Problems and tasks:
1 - Rewrite the part of the Capitol Reef hiking account from "Later, back at" up to and including "canyon to ourselves.", putting "day hikers" in place of "dayhikers".
2 - Answer these questions about the Capitol Reef hiking account:
(a) According to the mapping program, how long is Stegosaur Canyon?
(b) Which river does Spring Canyon meet at its bottom end?
(c) About how far from the trailhead is the junction of Chimney Rock Canyon with Spring Canyon?
3 - Continue the account of the Spring Canyon backpacking trip from where it stops.

Given text:
++++++

Later, back at Steve’s house, he and I measure Stegosaur Canyon’s length on his mapping program: it’s 0.6 mile long. It took us three hours to descend the slot canyon itself, sandwiched between an approach hike of about three hours and an exit hike of another hour or more—a pretty full day, and one of my kids’ most exciting adventures to date.
Backpacking Spring Canyon
At the park visitor center on our third morning in Capitol Reef, the ranger at the backcountry desk tells me that we’re the only party that has obtained a permit to backpack into Spring Canyon today, our third day in the park. We’ll see a few dayhikers in Chimney Rock Canyon, the tributary of Spring Canyon where we’ll begin and end our three-day hike. Beyond that, we’ll have the entire canyon to ourselves.
It’s at least nine miles from the Chimney Rock Trailhead to the bottom end of Spring Canyon, where it meets the Fremont River. While some hikers knock it off in a day, backpackers often do it as an overnight trip, to spend a night below Spring’s soaring red walls. But at the canyon’s mouth, you have to ford the river to reach UT 24. When we eyeballed the river yesterday, we decided it was moving too fast and deep to ford it with the kids. So we’ll hike in six or seven miles and camp two nights, giving us a day to explore farther down canyon before hiking back out the way we came in.
The temperature sits around 60 degrees and the sun filters through a slight haze; we wear T-shirts and shorts without breaking much of a sweat starting up the Chimney Rock Trail. To our left, burnt red and orange walls rise some 300 feet tall above steep slopes of broken rock and fine sand; to our right stand darker burgundy cliffs of Moenkopi Shale with horizontal striations in hues of red, including the severe pinnacle called Chimney Rock. A 30-minute climb through switchbacks on a good trail brings us to a pass, where we start the gentle descent into broad, sun-baked Chimney Rock Canyon.
Towering red cliffs with patches of white and orange and black water-stain streaks rise up on both sides; enormous boulders pile up below the cliffs. In the canyon bottom, the trail ends and we follow the dry, sandy channel to the junction with Spring Canyon, about three miles from the trailhead. The route continues down the canyon bottom of sand, cobblestones, and slickrock, beneath walls several hundred feet high.

++++++

Entries shown:
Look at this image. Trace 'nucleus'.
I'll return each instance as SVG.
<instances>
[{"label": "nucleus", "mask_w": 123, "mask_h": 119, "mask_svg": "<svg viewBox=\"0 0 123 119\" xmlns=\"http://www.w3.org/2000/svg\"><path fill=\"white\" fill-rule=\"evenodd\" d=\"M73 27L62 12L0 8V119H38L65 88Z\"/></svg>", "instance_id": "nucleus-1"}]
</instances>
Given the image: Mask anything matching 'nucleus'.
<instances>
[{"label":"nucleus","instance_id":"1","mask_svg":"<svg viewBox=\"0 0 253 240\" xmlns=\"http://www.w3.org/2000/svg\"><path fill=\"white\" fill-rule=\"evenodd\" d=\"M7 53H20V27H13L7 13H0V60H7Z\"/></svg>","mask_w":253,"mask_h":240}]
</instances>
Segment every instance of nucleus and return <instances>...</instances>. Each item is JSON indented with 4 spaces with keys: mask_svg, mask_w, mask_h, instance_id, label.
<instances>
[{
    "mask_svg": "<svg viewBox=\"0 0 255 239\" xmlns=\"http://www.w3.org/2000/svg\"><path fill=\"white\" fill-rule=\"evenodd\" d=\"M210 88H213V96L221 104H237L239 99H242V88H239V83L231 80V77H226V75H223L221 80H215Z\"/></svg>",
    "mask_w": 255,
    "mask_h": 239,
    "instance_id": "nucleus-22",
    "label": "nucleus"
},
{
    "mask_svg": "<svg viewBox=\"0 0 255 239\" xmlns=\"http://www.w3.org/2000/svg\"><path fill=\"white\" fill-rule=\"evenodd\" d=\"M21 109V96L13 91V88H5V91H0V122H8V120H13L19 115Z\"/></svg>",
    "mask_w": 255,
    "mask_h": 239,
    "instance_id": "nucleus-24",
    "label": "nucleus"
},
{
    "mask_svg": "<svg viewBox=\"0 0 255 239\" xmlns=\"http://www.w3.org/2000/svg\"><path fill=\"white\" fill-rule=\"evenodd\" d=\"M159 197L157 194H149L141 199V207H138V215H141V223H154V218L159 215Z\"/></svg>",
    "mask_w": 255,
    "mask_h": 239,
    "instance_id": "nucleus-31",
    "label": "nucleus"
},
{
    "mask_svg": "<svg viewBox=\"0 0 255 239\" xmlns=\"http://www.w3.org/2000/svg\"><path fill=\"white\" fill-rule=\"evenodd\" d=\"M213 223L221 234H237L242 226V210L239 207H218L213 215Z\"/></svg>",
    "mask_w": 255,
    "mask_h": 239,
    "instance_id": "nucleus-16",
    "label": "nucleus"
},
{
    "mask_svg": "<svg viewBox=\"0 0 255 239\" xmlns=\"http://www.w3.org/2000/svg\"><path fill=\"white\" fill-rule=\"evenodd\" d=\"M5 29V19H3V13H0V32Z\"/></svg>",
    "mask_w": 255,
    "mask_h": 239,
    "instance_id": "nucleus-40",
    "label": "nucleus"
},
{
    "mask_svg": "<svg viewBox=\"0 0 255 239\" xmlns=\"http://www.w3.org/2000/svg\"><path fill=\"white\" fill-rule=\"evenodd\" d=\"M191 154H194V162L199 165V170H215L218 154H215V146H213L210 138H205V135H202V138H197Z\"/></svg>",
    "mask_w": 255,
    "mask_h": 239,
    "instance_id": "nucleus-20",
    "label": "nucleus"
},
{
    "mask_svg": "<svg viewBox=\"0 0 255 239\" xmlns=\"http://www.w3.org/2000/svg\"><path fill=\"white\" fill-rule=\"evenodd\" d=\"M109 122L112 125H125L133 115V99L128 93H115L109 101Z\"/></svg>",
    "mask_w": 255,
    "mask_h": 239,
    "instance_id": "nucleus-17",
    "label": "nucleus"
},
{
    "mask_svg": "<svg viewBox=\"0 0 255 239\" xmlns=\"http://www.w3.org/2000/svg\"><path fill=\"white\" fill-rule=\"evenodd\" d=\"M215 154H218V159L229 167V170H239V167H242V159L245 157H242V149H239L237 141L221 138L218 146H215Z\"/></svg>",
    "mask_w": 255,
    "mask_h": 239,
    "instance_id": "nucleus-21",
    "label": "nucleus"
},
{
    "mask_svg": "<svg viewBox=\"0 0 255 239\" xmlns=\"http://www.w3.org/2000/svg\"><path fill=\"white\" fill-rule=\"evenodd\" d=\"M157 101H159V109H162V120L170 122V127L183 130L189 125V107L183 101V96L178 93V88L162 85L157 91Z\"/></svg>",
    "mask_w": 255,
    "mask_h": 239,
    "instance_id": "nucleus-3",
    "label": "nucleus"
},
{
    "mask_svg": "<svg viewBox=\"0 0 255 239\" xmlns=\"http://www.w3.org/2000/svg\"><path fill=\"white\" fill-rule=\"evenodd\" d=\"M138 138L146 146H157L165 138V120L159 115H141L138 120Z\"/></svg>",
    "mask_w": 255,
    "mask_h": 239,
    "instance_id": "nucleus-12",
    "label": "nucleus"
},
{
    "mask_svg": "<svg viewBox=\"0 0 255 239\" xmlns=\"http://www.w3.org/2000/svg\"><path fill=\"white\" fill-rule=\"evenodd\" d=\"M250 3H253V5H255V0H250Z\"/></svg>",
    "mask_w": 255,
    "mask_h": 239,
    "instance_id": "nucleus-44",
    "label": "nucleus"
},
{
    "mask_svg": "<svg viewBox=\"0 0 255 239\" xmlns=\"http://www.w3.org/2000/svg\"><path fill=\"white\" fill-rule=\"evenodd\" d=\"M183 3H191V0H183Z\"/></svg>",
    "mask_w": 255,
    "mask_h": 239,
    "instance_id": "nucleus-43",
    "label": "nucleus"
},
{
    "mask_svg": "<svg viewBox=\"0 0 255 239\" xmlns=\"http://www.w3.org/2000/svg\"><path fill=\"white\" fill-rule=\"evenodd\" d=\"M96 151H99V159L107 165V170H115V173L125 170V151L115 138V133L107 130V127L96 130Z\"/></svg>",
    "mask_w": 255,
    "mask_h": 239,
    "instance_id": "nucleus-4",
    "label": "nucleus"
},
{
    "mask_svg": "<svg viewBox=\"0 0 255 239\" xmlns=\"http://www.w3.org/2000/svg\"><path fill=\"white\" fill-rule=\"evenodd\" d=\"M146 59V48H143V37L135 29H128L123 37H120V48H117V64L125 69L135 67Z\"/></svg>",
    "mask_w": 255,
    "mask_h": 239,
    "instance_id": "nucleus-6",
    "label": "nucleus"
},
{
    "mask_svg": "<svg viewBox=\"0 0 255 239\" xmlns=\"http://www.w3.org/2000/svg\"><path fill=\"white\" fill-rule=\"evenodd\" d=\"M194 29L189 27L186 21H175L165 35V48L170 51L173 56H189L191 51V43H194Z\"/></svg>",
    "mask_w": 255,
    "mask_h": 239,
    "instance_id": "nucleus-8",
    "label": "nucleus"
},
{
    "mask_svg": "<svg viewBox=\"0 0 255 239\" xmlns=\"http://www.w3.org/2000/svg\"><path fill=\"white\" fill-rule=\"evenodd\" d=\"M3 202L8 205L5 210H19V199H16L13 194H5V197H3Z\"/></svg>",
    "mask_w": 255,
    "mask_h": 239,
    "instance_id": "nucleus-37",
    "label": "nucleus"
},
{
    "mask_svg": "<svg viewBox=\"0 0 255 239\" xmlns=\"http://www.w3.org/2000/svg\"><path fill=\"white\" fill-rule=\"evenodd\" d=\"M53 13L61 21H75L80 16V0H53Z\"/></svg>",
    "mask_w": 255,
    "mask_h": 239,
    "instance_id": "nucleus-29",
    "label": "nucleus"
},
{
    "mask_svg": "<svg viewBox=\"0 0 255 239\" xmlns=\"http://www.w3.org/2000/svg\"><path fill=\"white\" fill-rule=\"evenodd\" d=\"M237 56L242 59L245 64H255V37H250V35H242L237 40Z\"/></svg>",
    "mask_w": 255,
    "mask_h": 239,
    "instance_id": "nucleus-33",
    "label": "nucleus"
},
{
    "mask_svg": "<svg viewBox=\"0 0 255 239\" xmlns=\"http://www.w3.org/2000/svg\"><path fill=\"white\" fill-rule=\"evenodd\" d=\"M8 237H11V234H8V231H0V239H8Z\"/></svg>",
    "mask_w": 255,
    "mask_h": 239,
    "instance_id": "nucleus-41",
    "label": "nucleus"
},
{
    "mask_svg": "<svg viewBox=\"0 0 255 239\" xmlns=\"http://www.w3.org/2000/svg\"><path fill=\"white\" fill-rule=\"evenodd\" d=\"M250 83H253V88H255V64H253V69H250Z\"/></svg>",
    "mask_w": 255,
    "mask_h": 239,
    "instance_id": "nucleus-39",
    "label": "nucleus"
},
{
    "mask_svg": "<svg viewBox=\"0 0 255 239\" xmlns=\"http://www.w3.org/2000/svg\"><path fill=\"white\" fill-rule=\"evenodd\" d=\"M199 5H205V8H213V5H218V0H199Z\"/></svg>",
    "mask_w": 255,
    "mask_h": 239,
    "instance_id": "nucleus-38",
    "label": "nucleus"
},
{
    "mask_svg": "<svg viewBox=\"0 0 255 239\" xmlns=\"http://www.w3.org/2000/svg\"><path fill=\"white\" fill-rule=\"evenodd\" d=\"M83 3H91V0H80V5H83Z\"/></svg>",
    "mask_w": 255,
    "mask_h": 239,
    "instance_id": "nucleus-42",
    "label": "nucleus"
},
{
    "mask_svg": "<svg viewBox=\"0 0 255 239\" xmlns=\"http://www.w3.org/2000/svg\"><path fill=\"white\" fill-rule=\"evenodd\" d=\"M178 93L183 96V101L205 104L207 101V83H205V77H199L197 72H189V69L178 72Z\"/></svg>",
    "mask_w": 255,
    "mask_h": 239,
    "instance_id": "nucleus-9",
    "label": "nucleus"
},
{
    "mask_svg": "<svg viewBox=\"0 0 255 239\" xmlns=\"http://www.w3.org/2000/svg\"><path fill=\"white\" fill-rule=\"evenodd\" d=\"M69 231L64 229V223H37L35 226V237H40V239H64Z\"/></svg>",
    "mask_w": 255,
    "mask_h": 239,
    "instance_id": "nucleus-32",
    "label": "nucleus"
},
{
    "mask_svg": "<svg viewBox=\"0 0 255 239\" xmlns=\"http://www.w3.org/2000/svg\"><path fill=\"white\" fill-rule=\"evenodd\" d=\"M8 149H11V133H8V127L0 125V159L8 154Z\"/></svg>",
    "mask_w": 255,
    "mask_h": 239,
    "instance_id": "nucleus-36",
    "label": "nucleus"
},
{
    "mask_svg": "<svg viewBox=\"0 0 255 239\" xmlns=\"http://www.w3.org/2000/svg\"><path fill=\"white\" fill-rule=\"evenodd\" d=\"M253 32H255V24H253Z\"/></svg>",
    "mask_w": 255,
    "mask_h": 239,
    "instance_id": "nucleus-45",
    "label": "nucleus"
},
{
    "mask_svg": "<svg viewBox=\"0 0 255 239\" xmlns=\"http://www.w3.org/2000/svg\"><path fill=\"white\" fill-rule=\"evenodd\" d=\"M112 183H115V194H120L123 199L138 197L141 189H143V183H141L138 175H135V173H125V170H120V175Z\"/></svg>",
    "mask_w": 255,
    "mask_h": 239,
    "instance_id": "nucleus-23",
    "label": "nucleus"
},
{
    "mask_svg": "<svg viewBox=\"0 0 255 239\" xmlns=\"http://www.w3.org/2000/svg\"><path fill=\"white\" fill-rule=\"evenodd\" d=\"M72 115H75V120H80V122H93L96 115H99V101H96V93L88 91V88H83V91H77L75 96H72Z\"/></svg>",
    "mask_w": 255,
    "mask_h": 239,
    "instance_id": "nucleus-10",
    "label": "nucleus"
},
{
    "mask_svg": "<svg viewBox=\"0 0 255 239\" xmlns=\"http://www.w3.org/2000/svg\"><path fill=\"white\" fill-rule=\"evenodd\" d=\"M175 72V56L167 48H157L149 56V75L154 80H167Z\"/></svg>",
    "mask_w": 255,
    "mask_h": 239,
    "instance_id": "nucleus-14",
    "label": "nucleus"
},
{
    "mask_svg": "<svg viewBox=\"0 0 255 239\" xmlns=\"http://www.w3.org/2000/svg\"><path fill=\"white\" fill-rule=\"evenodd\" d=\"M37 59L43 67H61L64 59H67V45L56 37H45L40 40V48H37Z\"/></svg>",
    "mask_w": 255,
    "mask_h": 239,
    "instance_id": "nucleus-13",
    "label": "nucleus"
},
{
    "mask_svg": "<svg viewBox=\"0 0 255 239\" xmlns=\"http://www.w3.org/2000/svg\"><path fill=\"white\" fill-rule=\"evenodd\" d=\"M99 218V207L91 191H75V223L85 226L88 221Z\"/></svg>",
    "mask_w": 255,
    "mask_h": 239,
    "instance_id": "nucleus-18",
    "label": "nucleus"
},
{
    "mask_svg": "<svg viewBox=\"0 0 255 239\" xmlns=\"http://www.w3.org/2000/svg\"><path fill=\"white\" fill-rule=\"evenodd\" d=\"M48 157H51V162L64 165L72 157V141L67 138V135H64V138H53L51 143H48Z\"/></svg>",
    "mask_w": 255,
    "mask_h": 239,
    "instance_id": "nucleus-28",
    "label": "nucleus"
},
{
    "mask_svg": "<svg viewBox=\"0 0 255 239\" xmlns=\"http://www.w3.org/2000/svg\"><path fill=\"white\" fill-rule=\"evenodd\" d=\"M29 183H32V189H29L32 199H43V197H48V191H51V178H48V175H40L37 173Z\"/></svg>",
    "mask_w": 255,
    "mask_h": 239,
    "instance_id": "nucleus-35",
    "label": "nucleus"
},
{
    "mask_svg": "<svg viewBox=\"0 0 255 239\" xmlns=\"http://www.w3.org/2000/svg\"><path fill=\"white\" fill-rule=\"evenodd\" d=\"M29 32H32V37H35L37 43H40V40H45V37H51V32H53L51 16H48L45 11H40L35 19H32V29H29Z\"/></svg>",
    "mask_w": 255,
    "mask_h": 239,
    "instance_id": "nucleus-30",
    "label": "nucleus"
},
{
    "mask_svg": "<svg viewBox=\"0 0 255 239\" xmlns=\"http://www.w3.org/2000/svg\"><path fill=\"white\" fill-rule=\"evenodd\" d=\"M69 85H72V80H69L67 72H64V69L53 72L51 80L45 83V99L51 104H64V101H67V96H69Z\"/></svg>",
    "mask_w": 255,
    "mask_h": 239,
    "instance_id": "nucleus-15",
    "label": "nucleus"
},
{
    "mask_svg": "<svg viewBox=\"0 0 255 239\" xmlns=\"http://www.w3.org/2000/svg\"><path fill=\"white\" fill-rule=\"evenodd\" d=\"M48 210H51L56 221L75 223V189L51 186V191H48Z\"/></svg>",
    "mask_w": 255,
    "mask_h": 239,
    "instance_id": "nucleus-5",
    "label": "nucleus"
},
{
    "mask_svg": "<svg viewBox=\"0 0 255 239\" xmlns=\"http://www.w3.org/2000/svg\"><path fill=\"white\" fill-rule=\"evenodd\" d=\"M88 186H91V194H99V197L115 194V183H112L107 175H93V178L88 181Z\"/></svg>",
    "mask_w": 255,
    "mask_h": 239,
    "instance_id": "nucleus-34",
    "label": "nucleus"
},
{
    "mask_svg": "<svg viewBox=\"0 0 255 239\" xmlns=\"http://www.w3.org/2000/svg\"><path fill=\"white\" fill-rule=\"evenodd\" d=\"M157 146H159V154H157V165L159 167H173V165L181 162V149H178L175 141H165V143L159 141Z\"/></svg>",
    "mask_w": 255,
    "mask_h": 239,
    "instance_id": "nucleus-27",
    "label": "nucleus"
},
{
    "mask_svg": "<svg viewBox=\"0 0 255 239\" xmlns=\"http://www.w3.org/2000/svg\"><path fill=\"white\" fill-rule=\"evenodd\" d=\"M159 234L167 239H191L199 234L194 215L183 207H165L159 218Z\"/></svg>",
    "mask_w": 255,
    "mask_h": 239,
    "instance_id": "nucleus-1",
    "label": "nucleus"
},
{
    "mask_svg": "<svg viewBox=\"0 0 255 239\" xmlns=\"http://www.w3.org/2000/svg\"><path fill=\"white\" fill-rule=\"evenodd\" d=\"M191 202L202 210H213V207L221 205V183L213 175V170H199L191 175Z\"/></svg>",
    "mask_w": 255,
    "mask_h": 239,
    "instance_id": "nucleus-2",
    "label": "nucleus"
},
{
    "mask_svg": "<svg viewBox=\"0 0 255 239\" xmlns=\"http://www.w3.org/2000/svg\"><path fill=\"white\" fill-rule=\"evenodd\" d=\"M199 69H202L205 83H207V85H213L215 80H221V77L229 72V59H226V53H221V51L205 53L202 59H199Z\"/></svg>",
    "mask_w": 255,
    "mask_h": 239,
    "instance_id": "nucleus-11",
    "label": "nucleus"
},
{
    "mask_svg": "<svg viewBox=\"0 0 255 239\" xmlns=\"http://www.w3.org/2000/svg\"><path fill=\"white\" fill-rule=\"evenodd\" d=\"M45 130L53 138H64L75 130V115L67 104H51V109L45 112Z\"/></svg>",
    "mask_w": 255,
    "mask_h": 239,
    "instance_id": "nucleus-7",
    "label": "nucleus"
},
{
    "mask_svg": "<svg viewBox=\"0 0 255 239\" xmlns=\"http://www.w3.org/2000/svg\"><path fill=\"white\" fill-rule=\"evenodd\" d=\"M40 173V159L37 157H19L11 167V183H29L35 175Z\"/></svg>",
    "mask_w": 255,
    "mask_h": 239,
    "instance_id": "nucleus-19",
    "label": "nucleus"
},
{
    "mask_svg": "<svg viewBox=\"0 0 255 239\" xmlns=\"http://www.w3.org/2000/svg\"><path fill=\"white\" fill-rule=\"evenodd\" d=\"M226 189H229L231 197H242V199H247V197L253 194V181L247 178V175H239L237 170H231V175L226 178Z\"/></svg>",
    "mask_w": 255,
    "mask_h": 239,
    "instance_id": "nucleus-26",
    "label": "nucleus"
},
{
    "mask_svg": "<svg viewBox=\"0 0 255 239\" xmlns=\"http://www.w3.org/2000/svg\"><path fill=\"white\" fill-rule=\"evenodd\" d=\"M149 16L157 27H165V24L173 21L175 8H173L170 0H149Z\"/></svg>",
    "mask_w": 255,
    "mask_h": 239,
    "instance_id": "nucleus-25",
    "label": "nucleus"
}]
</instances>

++++++

Written responses:
1 -
Later, back at Steve’s house, he and I measure Stegosaur Canyon’s length on his mapping program: it’s 0.6 mile long. It took us three hours to descend the slot canyon itself, sandwiched between an approach hike of about three hours and an exit hike of another hour or more—a pretty full day, and one of my kids’ most exciting adventures to date.
Backpacking Spring Canyon
At the park visitor center on our third morning in Capitol Reef, the ranger at the backcountry desk tells me that we’re the only party that has obtained a permit to backpack into Spring Canyon today, our third day in the park. We’ll see a few day hikers in Chimney Rock Canyon, the tributary of Spring Canyon where we’ll begin and end our three-day hike. Beyond that, we’ll have the entire canyon to ourselves.

2 -
(a) 0.6 mile.
(b) The Fremont River.
(c) About three miles.

3 -
At a pour-off, we walk a wide slickrock ledge above a narrow gorge maybe 12 feet deep, with walls sculpted in dramatic, smooth curves. At another pour-off, we detour up onto a goat path across a steep, crumbling slope. Some six to seven miles in, after more than four hours of hiking, we pitch the tent on a grassy bench beneath cliffs topped by domes and spires—our home for the next two nights.
Accessible and not very difficult, Spring Canyon is one of the more popular backpacking destinations in Capitol Reef. But “popular” has a different meaning in this park. While we’re not exploring virgin terrain, as we were Stegosaur Canyon, not seeing anyone else in here allows my kids to feel like explorers.
On our middle day we hike a couple of miles farther down the canyon and back. We scramble over boulders and I boost Nate and Alex up into cave-like “windows” in the rock that they crawl inside. Even though daytime temperatures have reached around 60 degrees every day since we arrived in the park, in a narrows that rarely sees direct sunlight we find thick plates of ice in the inch-deep trickle of water flowing from a spring—a reminder that winter only made its exit a week ago.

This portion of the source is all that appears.